I am an honorary professor of statistics in the Department of Statistical Science at University College London. My "day job" is as a senior scientist (statistician) at the MRC Clinical Trials Unit in London, where I have worked since 2000 on cancer trials and statistical methodology.
My interests centre around statistical modelling and its medical applications, modelling continuous predictors, survival analysis, methodology of clinical trial design, and imputation of missing covariate data. I have a strong interest in developing and disseminating software implementation of new research methods in the form of Stata programs.
- prognostic/diagnostic modelling
- modelling in epidemiology - dose-response relationships, building confounder models
- treatment/covariate interactions in clinical trials (tailoring treatment to the patient)
- modelling interactions in epidemiological studies (effect modification)
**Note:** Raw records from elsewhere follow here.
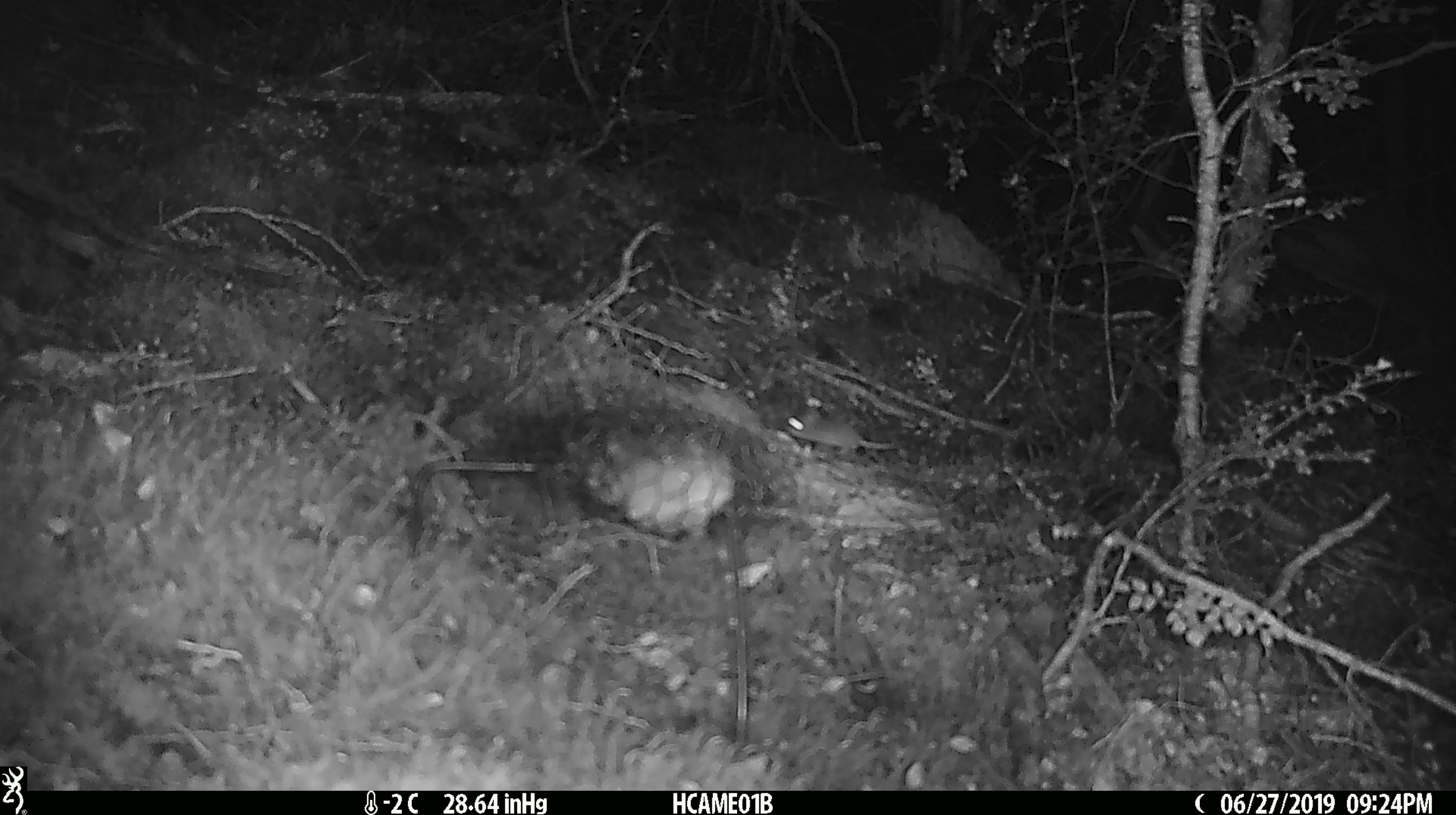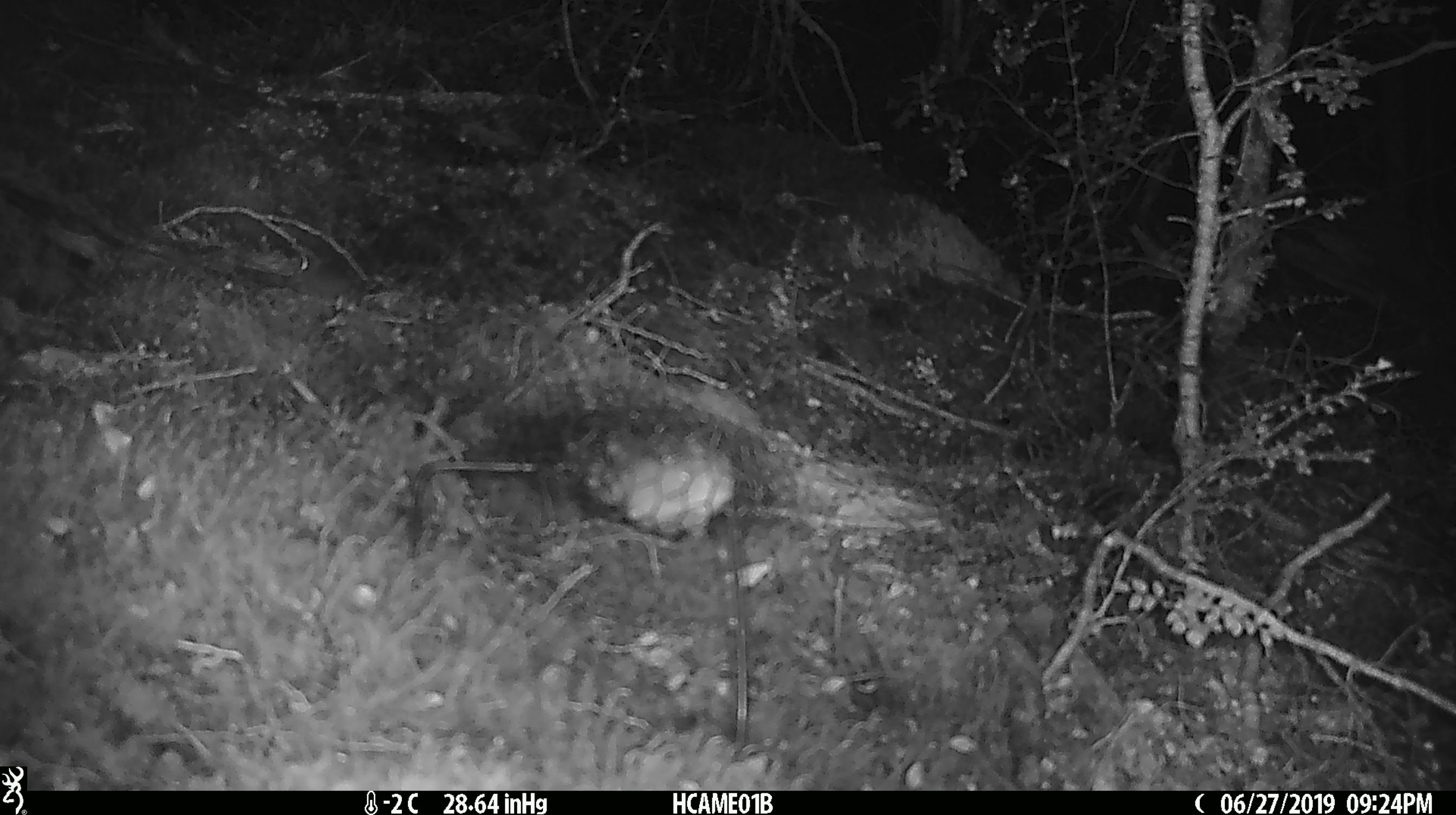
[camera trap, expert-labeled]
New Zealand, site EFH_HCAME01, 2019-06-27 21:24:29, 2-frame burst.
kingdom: Animalia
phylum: Chordata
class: Mammalia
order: Rodentia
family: Muridae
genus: Mus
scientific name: Mus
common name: mouse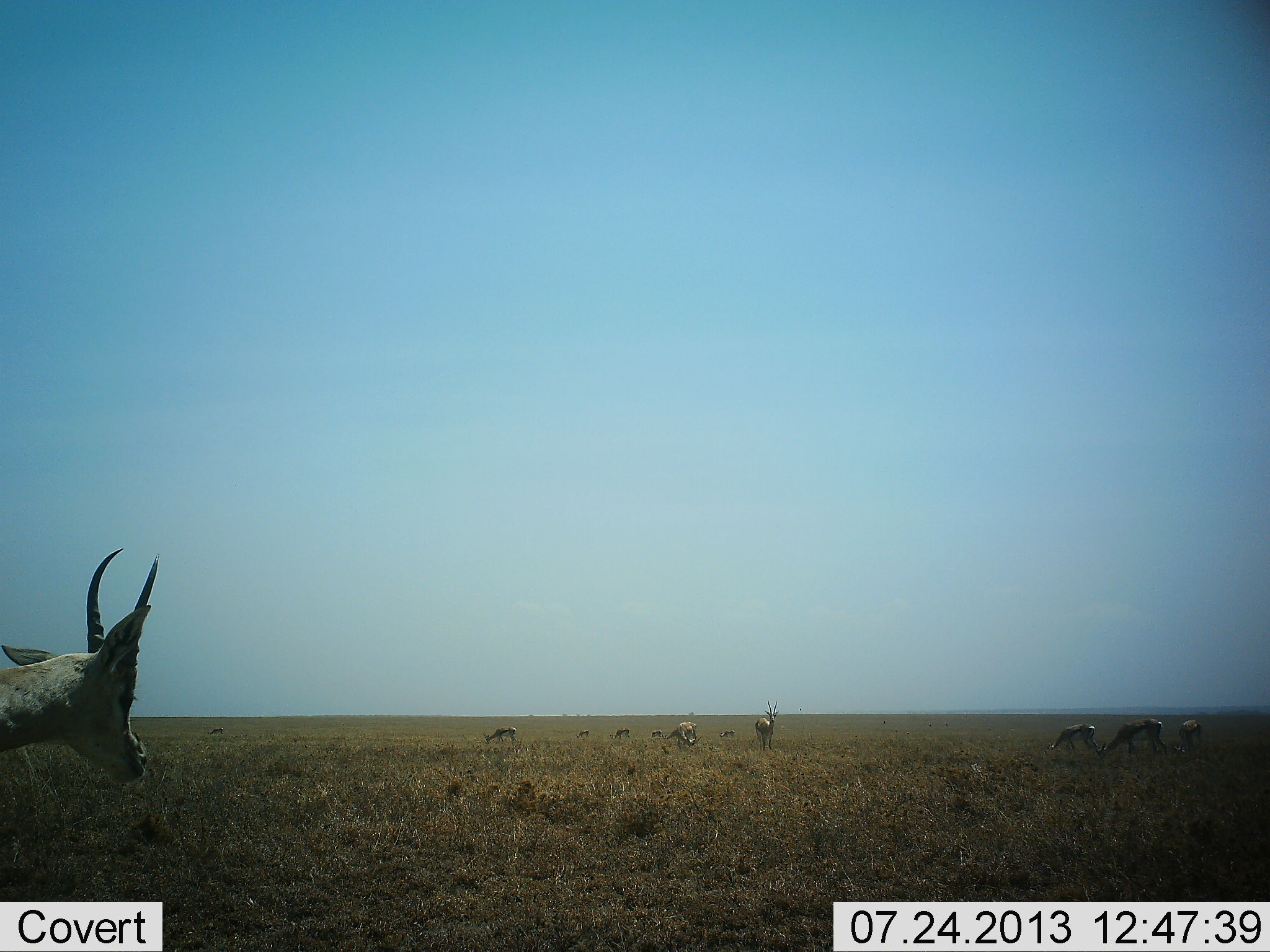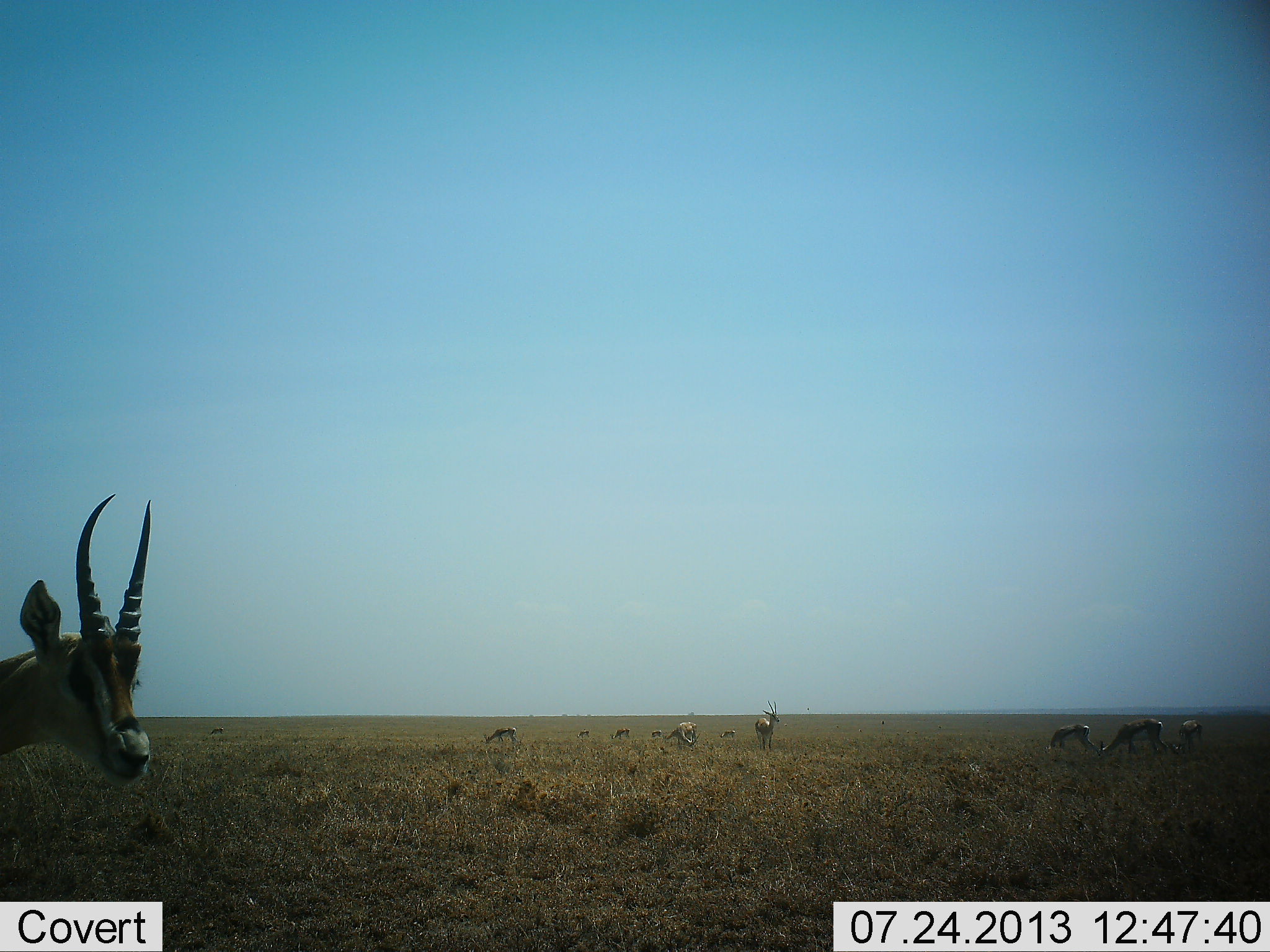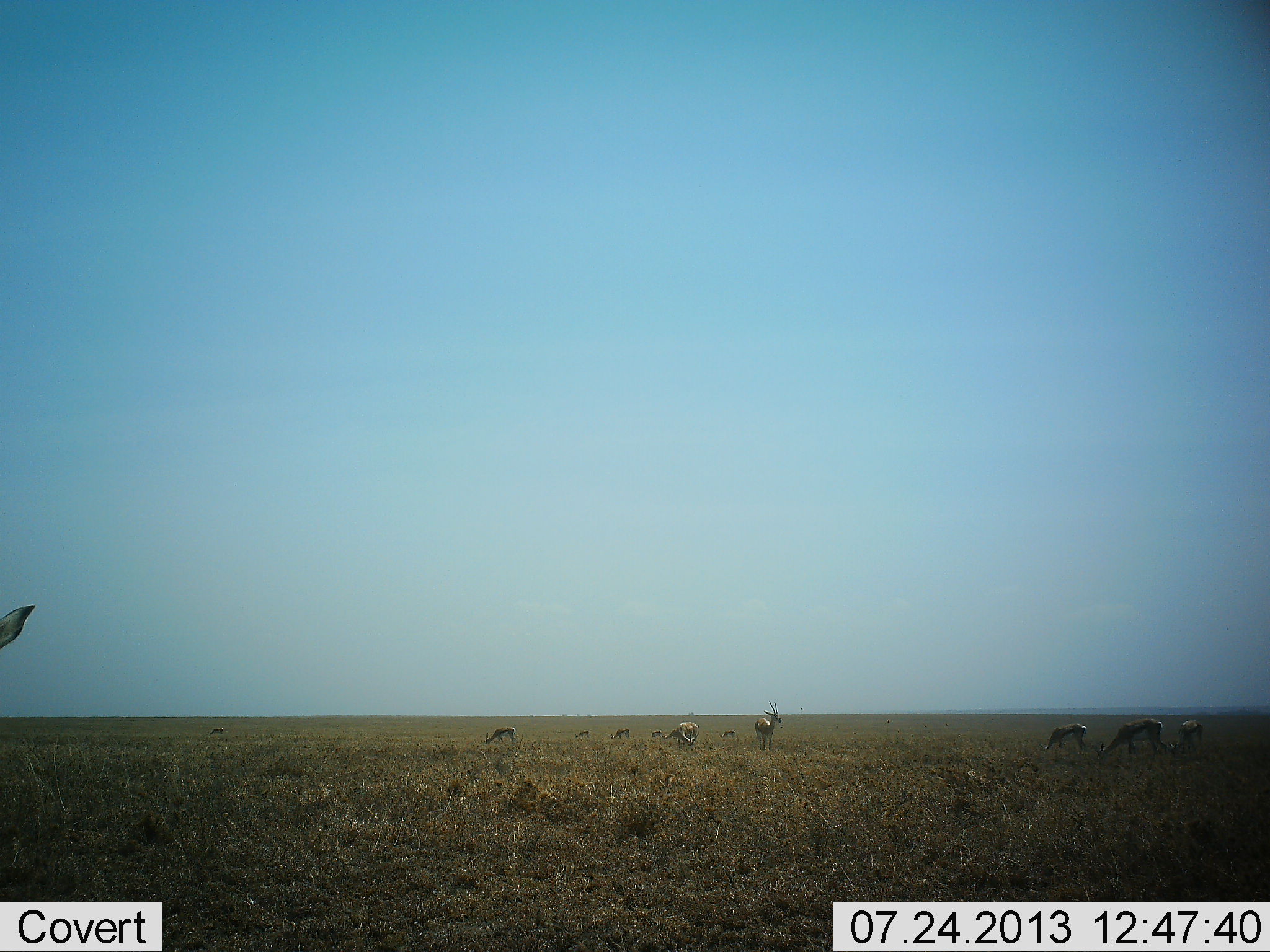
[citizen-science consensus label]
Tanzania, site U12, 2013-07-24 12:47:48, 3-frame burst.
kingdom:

- modelling continuous predictors using fractional polynomials or splines
- multiple imputation of missing covariate values
- selection of variables and of functions of variables
- flexible parametric alternatives to the Cox model
- presenting survival data from trials more informatively than Kaplan-Meier curves
- adjusted survival curves
- application of flexible parametric survival models to relative survival
- modelling time-dependent effects
Clinical trials methodology
- design of multi-arm, multi-stage (MAMS) trials
- operating characteristics of MAMS trials
- accommodating different types of intermediate outcome measure
- Stata programs for MAMS designs
- complex sample size calculations for time-to-event trials (ART - Assessment of Resources for Trials)
You can obtain the latest versions of my Stata software, provided your Stata has Internet access.
In stata, type net from http://www.homepages.ucl.ac.uk/~ucakjpr/stata and follow the instructions on the screen to select, download and install the program(s) of your choice.
To check and if necessary update one of the 'packages' (programs) use Stata's adoupdate command, for example adoupdate stpm or adoupdate mfpboot, update.
Some of the programs are the work of several people. Some may be less well tested, and some may even have bugs. If you have a problem with a program, please report it to me at email@example.com. If it is a complex problem or program, it is always helpful to receive a .do file, a .log file and if needed a .dta data file so I can try to reproduce the issue.
You can view here a (reasonably) complete list of my publications from 1979 to date.
Our Wiley book on Multivariable Model-Building, written jointly with Willi Sauerbrei of Freiburg University, Germany, may be viewed/purchased at Amazon or Wiley. Further information on the book, together with datasets, Stata software, potential teaching materials and other useful stuff, may be obtained at the website of our book. Alternatively, you may download the Stata programs, datasets and Stata do-files and a readme file for the book from here. The datasets are also available in SAS, Excel and ASCII format.
In 1996, I wrote a paper on modelling running speeds in athletic track events. The paper was never published, but there has been some subsequent interest in the claim I made then that the fastest possible human speeds would, on average, be achieved in sprint races of around 133 metres. With updated data, I now believe that the overall speed in a 141 m. race would exceed that in 100 or 200 metre races. The original paper, not updated with subsequent world-record data, is still available. If anyone has any comments or interest, or would like to use the material for some purpose, please contact me by email.
I am passionately interested in classical music (excluding opera), particularly instrumental and chamber music. Duplicate Bridge consumes about one of my evenings a week - decent Club level. Usual other stuff (fitness, swimming, walking, eating, reading, concerts, etc - you know the sort of thing). I spend a lot of time in Germany and love France even more.